Captioned web image data
-- Opening Marker --

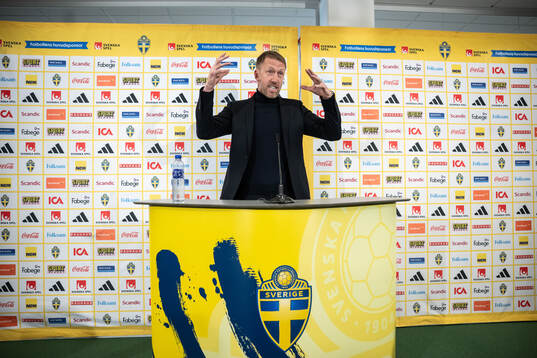 Graham Potter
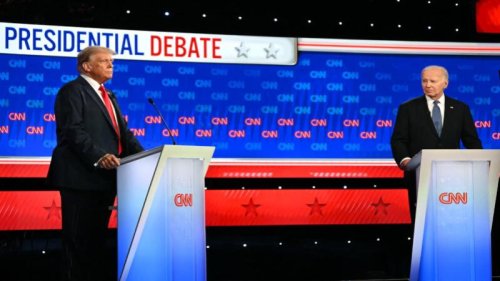 泄露的民主党民意调查显示拜登将走向战场州灾难 民主党将一败涂地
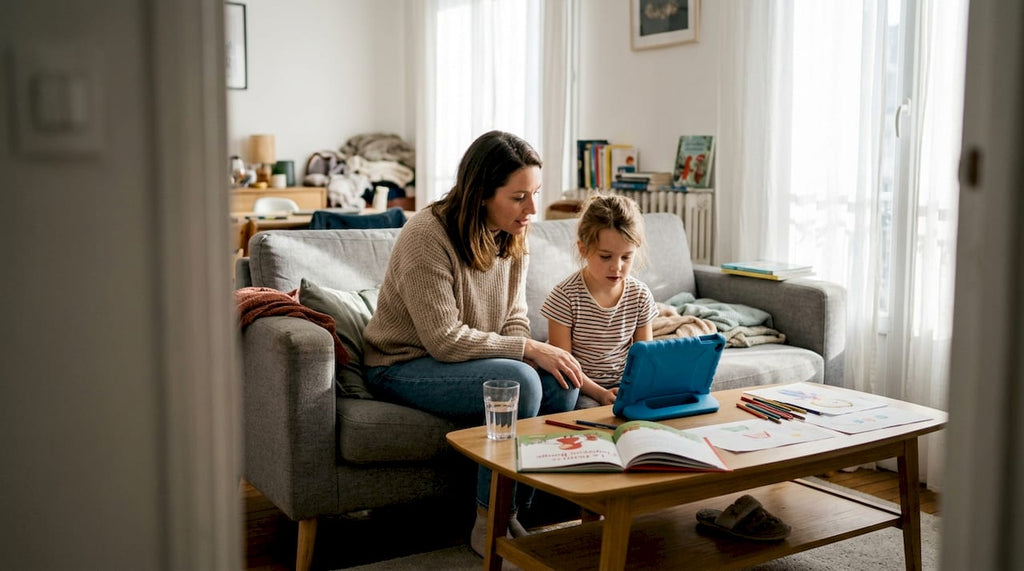 Gérer les défis des enfants face aux écrans : conseils pratiques
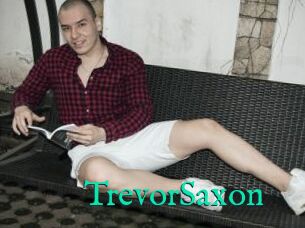 TrevorSaxon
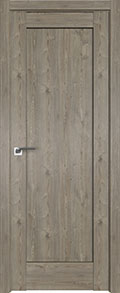   	Profil Doors 100XN каштан тёмный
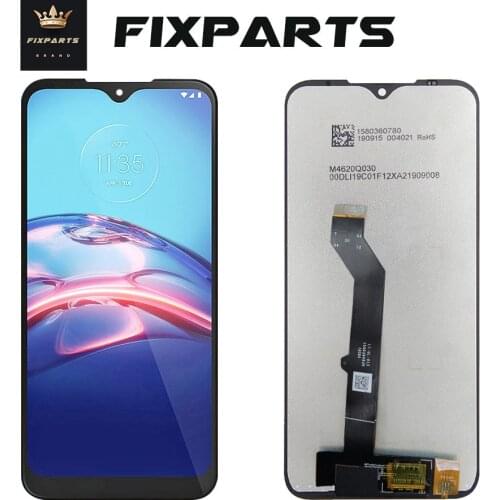 Glass Battery Cover For LG G7 ThinQ G7+ G710 G710EM Rear Housing Back Case With Adhesive Replacement Part For LG G7 fit G7 one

-- Closing Marker --

▶ **YOUR INSTRUCTIONS**: Any pictures should be dropped; transcribe the rest of the records above exactly.

▶ **ANSWER SPACE**:
 Graham Potter
 泄露的民主党民意调查显示拜登将走向战场州灾难 民主党将一败涂地
 Gérer les défis des enfants face aux écrans : conseils pratiques
 TrevorSaxon
   	Profil Doors 100XN каштан тёмный
 Glass Battery Cover For LG G7 ThinQ G7+ G710 G710EM Rear Housing Back Case With Adhesive Replacement Part For LG G7 fit G7 one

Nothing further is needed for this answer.